Ефрем хмыкнул, пододвинул табуретку поближе, сел напротив.
— Оттуда? — деловито уточнил он, стрельнув глазом в потолок.
— Ох, не знаю…
— Та-ак… И что он? Голос-то…
— Говорит… Что ж ты, Рита Мелентьевна, людей со свету сживаешь? Зачем Дашку с женихом развела?
— Что за Дашка? Подскажи…
— Да как же? Профессорская вдова с третьего этажа… на «тойоте» ездит, замуж второй раз собирается… Я ж позавчера для неё остудного зелья брала, помните?
— Помню, помню… Подействовало?
— Ещё как! Пришёл жених предложение делать, букет принёс, кольцо, шампанского бутылку. А Дашка ему — отлуп! Ну он взбеленился, кольцо забрал, букет выкинул… а наутро у неё «тойота» не заводится…
— А это-то с чего?
— Да он, оказалось, шампанское ей в бензобак вылил... когда уходил…
— Горячий парень… — одобрил колдун. — А чего пришла?
— Кто?
— Ты!
Совсем закручинилась Мелентьевна.
— Ой, грешница я… — проскулила она покаянно. — Великая грешница…
— Погодь! — решительно прервал её Ефрем. — Вот с этим не сюда. С этим к батюшке на исповедь. От меня ты чего хочешь?
— Да вот… Как бы их по новой свести?
— Кого?! Дашку с женихом?
— Ну да…
Старый колдун выпрямил хребеток, вскинул изумлённо косматую бровь. К подобному повороту событий он готов не был. Чтобы Мелентьевна — и вдруг доброе дело?! Крепко её, видать, голос-то напужал… Чей, интересно?

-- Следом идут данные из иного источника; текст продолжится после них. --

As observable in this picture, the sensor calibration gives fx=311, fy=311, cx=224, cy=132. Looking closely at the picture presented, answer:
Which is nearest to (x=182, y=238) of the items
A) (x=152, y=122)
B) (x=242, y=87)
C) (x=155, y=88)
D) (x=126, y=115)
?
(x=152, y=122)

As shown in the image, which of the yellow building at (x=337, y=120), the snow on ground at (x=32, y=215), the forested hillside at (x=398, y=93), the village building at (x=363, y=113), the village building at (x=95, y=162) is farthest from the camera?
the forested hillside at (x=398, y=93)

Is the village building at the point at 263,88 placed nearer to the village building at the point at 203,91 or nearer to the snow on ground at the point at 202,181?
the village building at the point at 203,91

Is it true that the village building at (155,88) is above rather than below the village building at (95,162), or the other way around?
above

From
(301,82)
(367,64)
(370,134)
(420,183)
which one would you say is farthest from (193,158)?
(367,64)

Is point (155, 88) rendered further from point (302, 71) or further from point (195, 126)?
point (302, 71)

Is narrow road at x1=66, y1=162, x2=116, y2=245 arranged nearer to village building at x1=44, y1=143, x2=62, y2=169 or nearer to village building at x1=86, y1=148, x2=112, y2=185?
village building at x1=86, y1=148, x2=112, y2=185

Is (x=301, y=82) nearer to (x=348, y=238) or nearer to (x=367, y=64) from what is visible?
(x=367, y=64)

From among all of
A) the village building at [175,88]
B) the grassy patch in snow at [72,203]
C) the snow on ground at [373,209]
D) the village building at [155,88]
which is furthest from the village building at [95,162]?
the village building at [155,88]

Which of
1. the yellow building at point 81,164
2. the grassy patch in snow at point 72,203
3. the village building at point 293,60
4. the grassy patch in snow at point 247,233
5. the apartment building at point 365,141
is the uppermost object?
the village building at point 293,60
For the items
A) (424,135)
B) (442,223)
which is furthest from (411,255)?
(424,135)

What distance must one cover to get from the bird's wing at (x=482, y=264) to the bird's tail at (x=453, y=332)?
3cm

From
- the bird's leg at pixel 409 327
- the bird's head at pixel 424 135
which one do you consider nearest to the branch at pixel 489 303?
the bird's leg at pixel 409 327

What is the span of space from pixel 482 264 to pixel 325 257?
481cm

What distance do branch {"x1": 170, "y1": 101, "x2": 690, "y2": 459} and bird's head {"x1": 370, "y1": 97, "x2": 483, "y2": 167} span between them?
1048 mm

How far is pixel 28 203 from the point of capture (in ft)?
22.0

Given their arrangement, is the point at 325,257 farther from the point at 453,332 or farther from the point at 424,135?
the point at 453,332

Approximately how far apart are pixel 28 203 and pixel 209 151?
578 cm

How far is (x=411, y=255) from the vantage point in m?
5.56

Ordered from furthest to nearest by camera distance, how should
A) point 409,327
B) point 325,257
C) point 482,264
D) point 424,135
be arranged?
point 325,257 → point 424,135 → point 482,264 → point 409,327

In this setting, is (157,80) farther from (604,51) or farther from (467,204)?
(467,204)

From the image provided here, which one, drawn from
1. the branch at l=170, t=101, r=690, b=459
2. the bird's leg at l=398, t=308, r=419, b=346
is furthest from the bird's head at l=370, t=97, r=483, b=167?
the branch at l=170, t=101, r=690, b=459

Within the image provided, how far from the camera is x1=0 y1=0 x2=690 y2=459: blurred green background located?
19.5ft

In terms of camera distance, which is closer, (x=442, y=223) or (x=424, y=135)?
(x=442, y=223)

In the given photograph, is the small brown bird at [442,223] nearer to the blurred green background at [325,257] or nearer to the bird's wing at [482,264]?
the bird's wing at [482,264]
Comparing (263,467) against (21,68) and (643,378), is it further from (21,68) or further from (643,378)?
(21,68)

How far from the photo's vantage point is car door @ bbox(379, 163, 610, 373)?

— Та-ак… — собираясь помаленьку с мыслями, молвил он. — Это теперь, стало быть, не один, а два приворота… Один — для Дашки, другой — для жениха…
— Если вы про деньги, Ефрем Поликарпович, — залебезила она, — люстру продам, мебель продам… пенсия скоро…
— Слышь! — вскипел колдун. — Ты за кого меня тут держишь? Ещё я на чужом горе не наживался!
— Да какое ж горе? Какое горе? Я ж добра хочу…
— Ну а я о чём? Короче, так… Возьму с тебя чепуху. Совсем бы ничего не взял, да видишь, даром никакое колдовство не сработает…
Откуда-то беззвучно возник лохматый серо-белый кот Калиостро. Сел неподалёку, устремил бледно-зелёные бесстыжие зыркалы сначала на гостью, потом на Ефрема, затем презрительно фыркнул и двинулся восвояси.
***
Вернувшийся с вызова Глеб Портнягин поначалу решил, что учитель его разыгрывает.
— Кто покаялся? Мелентьевна? Брось ты!
— Да тут, видишь, какое дело… голос она слышала…
— Чей?
— Вот и я бы хотел знать, чей… Не твой, случаем?
Вопреки ожиданиям, не вспылил ученик — задумался.
— Нет, — сообразил он наконец. — Не он.
— Кто не он?
— Да Никодим, кто ещё? — нехотя отозвался Глеб.
— А-а… это тот твой дружок, с которым ты продовольственный склад подломил? Тот, что потом в политику ударился? Хм… А свари-ка, Глебушка, кофейку. Посидим потолкуем…
Посидели потолковали.
— А кто он там сейчас у них… у этих… коммунистов-выкрестов?
— Никодим? Лидер. Вроде как вождь. Ходит в рясе, орден у него чудотворный… из фанерки выпиленный. Почему я сначала на него и подумал…
— Да, пожалуй, что не он, — подумав, согласился Ефрем. — Вождь… с орденом… Не стал бы он на Мелентьевну размениваться… Но это точно не ты был?
— Да точно, точно! Что я, глупенький — свою же клиентуру отваживать?
— Почему же отваживать? Скорее приваживать. Видишь, снова прибежала…
Задумались, помолчали. Над щербатыми чашками вился парок, сплетаясь иногда в сакральные символы.
— Может, конкуренты шкодят? — без особой уверенности предположил Глеб. —Нигроманты… Тот же Платон Кудесов… с Игнатом…
— Ну и какой резон чёрным магам людей на добрые дела подбивать? — возразил колдун. — А впрочем… — оживился он. — Знаешь, есть резон! Скажем, могли жильцы скинуться всем подъездом да и заказать Мелентьевну нашу. Только не нам, а кому-нибудь другому. Хотя бы и Платошке… Тут ведь не сглаз, не порча, тут круче. Ты прикинь: всю жизнь добрые дела творить! Да это такое проклятье, что хуже не придумаешь…
— Ну так а я о чём?
— Мррау… — издевательски произнёс вновь возникший возле колченого стола серо-белый Калиостро, вроде бы обращаясь при этом персонально к хозяину.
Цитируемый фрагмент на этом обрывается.